It's always the same. You read a review of a fantastic new restaurant, resolve to go and try it for yourself, forget about it for a couple of weeks, finally try to make a reservation and back comes the reply: 'Sorry, no tables until [insert ridiculously far away date here].' So you go eat somewhere else and two years later the hot new place changes hands and pops up in the review columns once more with a new name. And then the whole frustrating cycle starts all over again. These places are the scourge of spontaneity and have a knack of making one feel horribly disorganised and uncool, just because you can't be bothered to wait four months to be able say you've eaten at [insert hot restaurant of the moment here].
But London has another option for the disorganised diner in search of cool; the 'no reservation' restaurant. Inspired by a trend in New York, these restaurants have no bookings lists on clipboards, no online reservation systems, some even proudly declare 'no telephone' on their advertising. (Where are we, 1850? Are these places just too cheap to pay the line rental?) Rock up to any of these places, from Pix and Polpo, in Soho to the Albion Cafe in Shoreditch, and you will likely be forced to demonstrate your devotion to their menu by waiting awhile for a free table. But that's ok, these restaurants will be delighted to serve you plenty of drinks while you wait. (We all know the bar is where the average restaurant makes its profit.) As a business plan, it's genius. And I know I'm being taken for a bit of a ride in these places; I am paying for the gimmick, paying, essentially, to queue. But I find myself falling for these places. I'm falling for their usually pretty tiny but delicious portions of food that make you think you can finish (and pay for!) more dishes than you can. I'm falling for their (mostly) charming staff, with their slightly pretentious facial hair and pork pie hats. I fell long ago for the distressed woodwork, the exposed bricks and the chipped tin plates. And in particular, I have fallen for the peanut butter and jelly 'sandwich' at Spuntino. For that desert of wonder I would queue forever.

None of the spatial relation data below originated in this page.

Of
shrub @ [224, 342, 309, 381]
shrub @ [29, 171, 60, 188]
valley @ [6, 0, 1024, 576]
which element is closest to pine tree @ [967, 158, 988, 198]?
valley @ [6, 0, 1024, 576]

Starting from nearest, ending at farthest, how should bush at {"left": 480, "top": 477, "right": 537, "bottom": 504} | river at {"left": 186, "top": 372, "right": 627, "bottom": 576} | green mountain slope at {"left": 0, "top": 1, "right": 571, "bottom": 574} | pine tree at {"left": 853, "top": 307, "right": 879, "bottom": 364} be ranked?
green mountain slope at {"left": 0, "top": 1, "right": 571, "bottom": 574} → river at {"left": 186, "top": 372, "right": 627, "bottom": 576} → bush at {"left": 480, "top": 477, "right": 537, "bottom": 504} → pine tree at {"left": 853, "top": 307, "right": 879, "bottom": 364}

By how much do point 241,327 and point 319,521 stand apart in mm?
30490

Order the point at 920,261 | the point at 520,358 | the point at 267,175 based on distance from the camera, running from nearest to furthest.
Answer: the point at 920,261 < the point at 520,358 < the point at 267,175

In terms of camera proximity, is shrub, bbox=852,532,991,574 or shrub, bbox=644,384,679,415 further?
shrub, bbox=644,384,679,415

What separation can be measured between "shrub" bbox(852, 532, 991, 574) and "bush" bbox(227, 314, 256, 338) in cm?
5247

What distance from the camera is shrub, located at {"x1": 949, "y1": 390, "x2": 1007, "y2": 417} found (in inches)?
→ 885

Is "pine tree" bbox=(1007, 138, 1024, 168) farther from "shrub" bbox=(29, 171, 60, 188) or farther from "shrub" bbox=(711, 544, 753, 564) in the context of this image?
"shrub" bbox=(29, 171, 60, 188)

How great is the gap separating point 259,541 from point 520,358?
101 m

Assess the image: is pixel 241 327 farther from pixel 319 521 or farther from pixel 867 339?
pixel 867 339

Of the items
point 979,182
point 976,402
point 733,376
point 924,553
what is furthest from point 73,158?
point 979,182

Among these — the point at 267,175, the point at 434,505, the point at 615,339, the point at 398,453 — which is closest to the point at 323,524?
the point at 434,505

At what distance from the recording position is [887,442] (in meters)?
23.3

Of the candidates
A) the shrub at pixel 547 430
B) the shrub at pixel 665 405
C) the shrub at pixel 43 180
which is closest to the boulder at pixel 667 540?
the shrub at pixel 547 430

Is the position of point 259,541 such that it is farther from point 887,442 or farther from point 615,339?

The dishes - in reference to the eaterie's name, the Italian for 'snack' - are small, designed for tasting and sharing (and over-ordering!). They are however big on flavour; oxtail rigatoni, mackerel with saffron, truffled egg on toast, alongside classic comfort-food favourites like macaroni cheese and tasty little burgers, sorry, 'sliders'. Staff seem pretty relaxed about you sitting tight for an evening and ordering more and more, tapas-style, although the waiting diners' hungry eyes may guilt-trip you into feeling like you should probably eat up and relinquish your seats. Just make sure you leave space for pudding...the PB&J shouldn't be passed over for anyone, however hungry they look.